==== Texto proporcionado

Benedicto
XVI ofició este miércoles una misa en la Plaza de la Revolución de La Habana
ante miles de personas, de la cual reproducimos integramente la homilía por
cortesía de Infocatólica:
“Bendito eres, Señor Dios…, bendito tu
nombre santo y glorioso” (Dn 3,52). Este himno de bendición del libro de Daniel
resuena hoy en nuestra liturgia invitándonos reiteradamente a bendecir y alabar
a Dios. Somos parte de la multitud de ese coro que celebra al Señor sin cesar.
Nos unimos a este concierto de acción de
gracias, y ofrecemos nuestra voz alegre y confiada, que busca cimentar en el
amor y la verdad el camino de la fe.
“Bendito sea Dios” que nos reúne en esta
emblemática plaza, para que ahondemos más profundamente en su vida. Siento una
gran alegría de encontrarme hoy entre ustedes y presidir esta Santa Misa en el
corazón de este Año jubilar dedicado a la Virgen de la Caridad del Cobre.
Saludo cordialmente al Cardenal Jaime Ortega
y Alamino, Arzobispo de La Habana, y le agradezco las corteses palabras que me
ha dirigido en nombre de todos. Extiendo mi saludo a los Señores Cardenales, a
mis hermanos Obispos de Cuba y de otros países, que han querido participar en
esta solemne celebración. Saludo también a los sacerdotes, seminaristas,
religiosos y a todos los fieles aquí congregados, así como a las Autoridades
que nos acompañan.
En la primera lectura proclamada, los tres
jóvenes, perseguidos por el soberano babilonio, prefieren afrontar la muerte
abrasados por el fuego antes que traicionar su conciencia y su fe.
Ellos encontraron la fuerza de «alabar,
glorificar y bendecir a Dios» en la convicción de que el Señor del cosmos y la
historia no los abandonaría a la muerte y a la nada. En efecto, Dios nunca
abandona a sus hijos, nunca los olvida. Él está por encima de nosotros y es
capaz de salvarnos con su poder. Al mismo tiempo, es cercano a su pueblo y, por
su Hijo Jesucristo, ha deseado poner su morada entre nosotros.
“Si os mantenéis en mi palabra, seréis de
verdad discípulos míos; conoceréis la verdad, y la verdad os hará libres” (Jn
8,31). En este texto del Evangelio que se ha proclamado, Jesús se revela como
el Hijo de Dios Padre, el Salvador, el único que puede mostrar la verdad y dar
la genuina libertad. Su enseñanza provoca resistencia e inquietud entre sus
interlocutores, y Él los acusa de buscar su muerte, aludiendo al supremo
sacrificio en la cruz, ya cercano. Aun así, los conmina a creer, a mantener la
Palabra, para conocer la verdad que redime y dignifica.
En efecto, la verdad es un anhelo del ser
humano, y buscarla siempre supone un ejercicio de auténtica libertad. Muchos,
sin embargo, prefieren los atajos e intentan eludir esta tarea.

========

▸ Objetivo del ejercicio
Indique si cada afirmación concuerda con el texto sobre la misa en La Habana, respondiendo sí o no y citando literalmente las palabras del texto que lo deciden: 1. La misa se celebró en la Plaza de la Revolución de La Habana. 2. Los tres jóvenes de la primera lectura prefirieron traicionar su fe antes que morir. 3. El Año jubilar está dedicado a la Virgen de la Caridad del Cobre. Para este ejercicio no hace falta el listado.

==== Datos registrados

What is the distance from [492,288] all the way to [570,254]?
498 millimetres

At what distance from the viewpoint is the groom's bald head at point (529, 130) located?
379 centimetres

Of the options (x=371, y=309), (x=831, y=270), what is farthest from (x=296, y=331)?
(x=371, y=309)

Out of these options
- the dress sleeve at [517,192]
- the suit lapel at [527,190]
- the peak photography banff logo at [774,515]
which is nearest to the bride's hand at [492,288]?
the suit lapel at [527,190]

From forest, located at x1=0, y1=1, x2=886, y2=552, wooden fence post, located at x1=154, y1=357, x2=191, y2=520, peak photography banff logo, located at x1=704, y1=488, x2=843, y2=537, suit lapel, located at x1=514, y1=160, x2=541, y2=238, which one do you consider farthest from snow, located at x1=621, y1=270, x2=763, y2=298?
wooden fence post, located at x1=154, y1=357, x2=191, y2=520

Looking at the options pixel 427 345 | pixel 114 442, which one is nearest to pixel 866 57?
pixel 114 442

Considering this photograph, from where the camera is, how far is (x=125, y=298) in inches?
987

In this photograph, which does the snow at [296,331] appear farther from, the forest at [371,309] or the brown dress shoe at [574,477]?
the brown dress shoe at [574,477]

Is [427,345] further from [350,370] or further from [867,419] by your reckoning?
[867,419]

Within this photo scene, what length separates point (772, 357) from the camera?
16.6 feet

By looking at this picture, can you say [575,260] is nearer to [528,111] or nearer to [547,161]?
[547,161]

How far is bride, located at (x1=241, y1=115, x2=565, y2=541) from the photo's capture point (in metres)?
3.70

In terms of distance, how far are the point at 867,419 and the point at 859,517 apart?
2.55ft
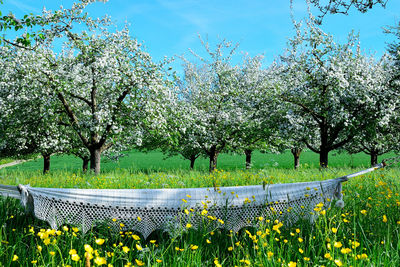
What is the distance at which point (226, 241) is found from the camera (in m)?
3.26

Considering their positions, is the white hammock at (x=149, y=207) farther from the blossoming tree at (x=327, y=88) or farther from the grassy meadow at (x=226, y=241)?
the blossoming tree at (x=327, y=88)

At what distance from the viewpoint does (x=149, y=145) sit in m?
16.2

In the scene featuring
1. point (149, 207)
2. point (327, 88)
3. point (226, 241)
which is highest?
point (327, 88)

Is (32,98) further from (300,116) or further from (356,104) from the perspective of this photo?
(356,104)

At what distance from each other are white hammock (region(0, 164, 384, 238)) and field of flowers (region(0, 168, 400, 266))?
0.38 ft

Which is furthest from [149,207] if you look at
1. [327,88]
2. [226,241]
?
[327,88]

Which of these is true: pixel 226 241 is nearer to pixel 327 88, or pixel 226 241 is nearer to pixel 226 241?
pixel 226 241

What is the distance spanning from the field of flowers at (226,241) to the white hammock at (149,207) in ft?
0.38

========
==== Datos registrados

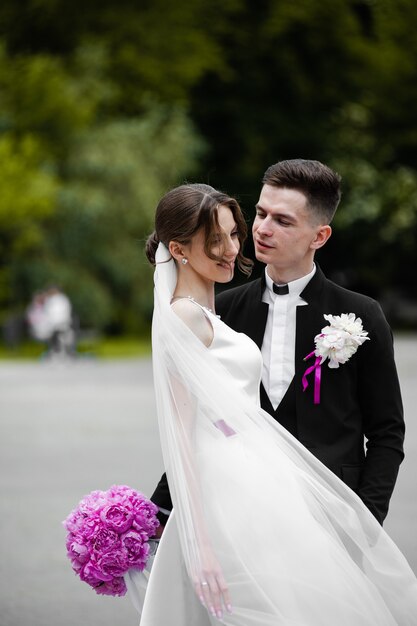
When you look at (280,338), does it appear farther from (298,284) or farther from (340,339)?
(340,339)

========

▸ La solución
1. Sí: «ofició este miércoles una misa en la Plaza de la Revolución de La Habana».
2. No: «prefieren afrontar la muerte abrasados por el fuego antes que traicionar su conciencia y su fe».
3. Sí: «Año jubilar dedicado a la Virgen de la Caridad del Cobre».